Banxia’s optimism has grown from May, when Li built long positions to as much as 65% before cutting back. The company’s Banxia Stable Fund topped rankings in 2020 with a 258% surge.
Li declined to comment on the letter. Her lower-volatility Banxia Macro Fund lost 3% this year through Sept. 30, trimming gains since inception in 2017 to 225%, according to the document. The CSI 300 Index fell 23% in the first nine months.
The market correction could have been “overdone,” said Guan Huayu, another manager whose newly-established United Advance Capital Company Ltd. raised more than 10 billion yuan in just three months, one of the fastest fundraising campaigns by a hedge fund, according to PaiPaiWang.
While the stock indexes are very close to lows seen in late April, the economy, market environment and policy support now are “noticeably better,” Guan wrote in the company’s September letter to investors.
United Advance’s current holdings mainly consist of new energy, high-end equipment and technology innovation bellwether firms. Its team has also “locked in a batch of” stocks at valuation levels that have strong prospects, according to the letter seen by Bloomberg. The company declined to comment.
Banxia’s bullish outlook is also shared by Shanghai Yunhan Asset Management Co., another macro fund that started buying stocks in sectors such as oil, shipping and medical equipment last month after cutting equities to zero at the end of June to pocket gains. The firm manages about 400 million yuan, with its flagship fund jumping 65% this year through Sept. 30. It also provides advisory to 5 billion yuan worth of bank clients’ bond portfolios.

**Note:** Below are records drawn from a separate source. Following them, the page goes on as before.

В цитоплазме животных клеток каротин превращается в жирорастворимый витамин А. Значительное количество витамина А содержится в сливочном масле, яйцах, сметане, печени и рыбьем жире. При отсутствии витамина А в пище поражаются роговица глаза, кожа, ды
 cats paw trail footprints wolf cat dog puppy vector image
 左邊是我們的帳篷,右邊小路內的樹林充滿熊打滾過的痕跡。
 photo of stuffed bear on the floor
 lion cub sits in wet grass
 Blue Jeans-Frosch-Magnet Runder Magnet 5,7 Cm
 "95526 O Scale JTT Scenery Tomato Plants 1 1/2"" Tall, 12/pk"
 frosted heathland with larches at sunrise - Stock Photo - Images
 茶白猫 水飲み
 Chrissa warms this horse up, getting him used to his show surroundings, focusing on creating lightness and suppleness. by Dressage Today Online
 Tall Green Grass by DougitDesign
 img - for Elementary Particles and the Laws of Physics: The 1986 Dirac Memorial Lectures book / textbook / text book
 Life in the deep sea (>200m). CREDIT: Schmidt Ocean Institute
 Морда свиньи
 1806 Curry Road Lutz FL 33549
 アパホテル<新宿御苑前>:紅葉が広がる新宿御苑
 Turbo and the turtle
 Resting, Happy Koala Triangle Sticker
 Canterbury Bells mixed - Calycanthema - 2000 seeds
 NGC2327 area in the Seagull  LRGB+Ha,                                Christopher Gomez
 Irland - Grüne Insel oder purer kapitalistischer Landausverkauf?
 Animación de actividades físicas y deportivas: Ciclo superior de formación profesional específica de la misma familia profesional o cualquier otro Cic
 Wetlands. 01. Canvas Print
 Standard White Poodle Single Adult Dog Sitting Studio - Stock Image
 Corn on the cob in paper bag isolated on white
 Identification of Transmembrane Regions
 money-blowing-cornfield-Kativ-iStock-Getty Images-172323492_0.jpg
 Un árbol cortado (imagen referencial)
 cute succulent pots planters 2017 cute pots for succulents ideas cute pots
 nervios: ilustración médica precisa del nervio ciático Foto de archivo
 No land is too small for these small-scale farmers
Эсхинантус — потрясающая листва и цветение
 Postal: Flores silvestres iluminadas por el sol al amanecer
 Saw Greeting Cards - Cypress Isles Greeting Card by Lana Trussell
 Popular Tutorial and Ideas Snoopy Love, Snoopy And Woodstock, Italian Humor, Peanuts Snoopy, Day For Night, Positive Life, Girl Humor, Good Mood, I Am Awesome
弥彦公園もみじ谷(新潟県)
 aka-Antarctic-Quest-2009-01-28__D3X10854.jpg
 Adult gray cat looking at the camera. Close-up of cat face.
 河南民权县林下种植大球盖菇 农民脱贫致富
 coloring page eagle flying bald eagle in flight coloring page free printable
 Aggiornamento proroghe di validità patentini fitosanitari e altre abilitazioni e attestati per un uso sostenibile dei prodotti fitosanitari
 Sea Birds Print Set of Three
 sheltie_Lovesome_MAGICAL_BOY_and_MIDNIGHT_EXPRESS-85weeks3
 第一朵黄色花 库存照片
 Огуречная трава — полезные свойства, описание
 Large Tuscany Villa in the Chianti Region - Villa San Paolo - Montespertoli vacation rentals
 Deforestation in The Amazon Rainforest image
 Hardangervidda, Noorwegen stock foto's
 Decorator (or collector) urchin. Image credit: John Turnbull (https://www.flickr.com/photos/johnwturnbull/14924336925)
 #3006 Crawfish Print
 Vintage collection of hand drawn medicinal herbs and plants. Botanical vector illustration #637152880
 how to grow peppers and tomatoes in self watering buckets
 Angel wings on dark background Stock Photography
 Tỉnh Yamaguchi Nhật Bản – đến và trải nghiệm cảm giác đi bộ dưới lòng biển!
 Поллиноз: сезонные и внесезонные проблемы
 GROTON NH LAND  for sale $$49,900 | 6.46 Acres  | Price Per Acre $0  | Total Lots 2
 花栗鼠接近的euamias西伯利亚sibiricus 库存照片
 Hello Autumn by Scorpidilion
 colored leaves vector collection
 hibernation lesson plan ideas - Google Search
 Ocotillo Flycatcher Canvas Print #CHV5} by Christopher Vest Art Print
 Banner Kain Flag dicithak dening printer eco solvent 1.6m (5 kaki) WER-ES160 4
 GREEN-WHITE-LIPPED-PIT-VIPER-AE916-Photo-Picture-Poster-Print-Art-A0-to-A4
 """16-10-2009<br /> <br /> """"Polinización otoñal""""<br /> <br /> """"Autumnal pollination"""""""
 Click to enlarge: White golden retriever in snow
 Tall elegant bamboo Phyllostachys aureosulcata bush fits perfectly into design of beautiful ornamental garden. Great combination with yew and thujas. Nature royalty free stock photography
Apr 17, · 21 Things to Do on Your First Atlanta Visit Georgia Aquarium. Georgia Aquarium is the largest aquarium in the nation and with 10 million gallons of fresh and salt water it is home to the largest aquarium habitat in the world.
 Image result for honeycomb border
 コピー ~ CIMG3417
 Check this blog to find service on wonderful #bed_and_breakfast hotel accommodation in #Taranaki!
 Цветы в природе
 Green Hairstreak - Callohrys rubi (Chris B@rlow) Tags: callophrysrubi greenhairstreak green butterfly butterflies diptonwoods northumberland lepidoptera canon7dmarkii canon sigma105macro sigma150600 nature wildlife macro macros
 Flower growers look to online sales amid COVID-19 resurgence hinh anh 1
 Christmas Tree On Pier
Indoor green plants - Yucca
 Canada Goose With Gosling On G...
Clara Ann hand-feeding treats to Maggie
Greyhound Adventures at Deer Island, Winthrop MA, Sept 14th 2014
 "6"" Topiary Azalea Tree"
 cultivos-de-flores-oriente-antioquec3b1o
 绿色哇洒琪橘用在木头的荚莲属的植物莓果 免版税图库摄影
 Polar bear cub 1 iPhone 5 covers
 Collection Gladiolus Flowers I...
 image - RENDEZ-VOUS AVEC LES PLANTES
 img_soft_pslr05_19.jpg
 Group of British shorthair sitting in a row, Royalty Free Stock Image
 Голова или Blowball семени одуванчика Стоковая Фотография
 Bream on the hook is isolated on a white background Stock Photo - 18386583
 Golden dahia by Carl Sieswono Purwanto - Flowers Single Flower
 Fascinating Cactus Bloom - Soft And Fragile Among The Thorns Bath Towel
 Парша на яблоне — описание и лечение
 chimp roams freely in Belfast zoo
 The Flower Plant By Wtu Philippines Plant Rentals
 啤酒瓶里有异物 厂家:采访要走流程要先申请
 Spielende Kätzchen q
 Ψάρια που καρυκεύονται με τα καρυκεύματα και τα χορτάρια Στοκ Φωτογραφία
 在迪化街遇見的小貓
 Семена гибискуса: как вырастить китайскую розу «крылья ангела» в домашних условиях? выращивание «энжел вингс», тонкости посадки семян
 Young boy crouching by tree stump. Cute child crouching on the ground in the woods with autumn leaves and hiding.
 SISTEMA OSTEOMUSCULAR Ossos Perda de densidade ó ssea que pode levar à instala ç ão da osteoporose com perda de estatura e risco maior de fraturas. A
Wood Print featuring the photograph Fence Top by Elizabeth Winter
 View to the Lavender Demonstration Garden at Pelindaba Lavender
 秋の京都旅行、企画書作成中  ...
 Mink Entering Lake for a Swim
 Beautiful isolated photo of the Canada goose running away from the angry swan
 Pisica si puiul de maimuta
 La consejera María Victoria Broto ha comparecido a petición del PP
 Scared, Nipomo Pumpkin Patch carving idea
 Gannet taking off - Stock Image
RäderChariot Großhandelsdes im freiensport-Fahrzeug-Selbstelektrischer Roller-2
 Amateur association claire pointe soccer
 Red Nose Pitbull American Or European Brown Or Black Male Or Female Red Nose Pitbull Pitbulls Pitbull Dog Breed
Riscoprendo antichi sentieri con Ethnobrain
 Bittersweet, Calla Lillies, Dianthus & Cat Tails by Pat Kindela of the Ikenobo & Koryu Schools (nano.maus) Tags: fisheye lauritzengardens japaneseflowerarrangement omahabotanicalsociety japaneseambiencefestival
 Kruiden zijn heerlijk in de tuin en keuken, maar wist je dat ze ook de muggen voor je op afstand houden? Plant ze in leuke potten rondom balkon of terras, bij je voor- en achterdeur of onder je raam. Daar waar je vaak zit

The property market, which has been a big drag on growth, is set to see marginal improvements as local authorities step up support, Yunhan’s President Zhang Wenchao said. China’s policy of conducting routine covid tests, once enforced effectively, is able to keep the virus in check without resorting to massive lockdowns like in Shanghai, he said.
“Even in a worst-case scenario, a weak economic recovery is certain,” Zhang said by phone from Shanghai. “If there’s a major policy shift, say the covid curbs are loosened significantly, we could even see a V-shaped rebound” in the market.
Not everybody is optimistic, though, with the official People’s Daily reiterating the importance of maintaining Covid Zero, and property sales still falling. In the PaiPaiWang survey, only 21% of funds said a rebound is coming while nearly 65% of respondents said the market will keep fluctuating.
Banxia also struck a note of caution for the near term. A further 10% decline is still possible, and the company is mainly using derivatives to increase exposure while capping net-long positions at 60%. It will only add stocks directly when a rebound takes shape, according to the letter.
The company chose not to short stocks “because we knew this was the final round of declines,” according to the letter. “A new bull market will follow.”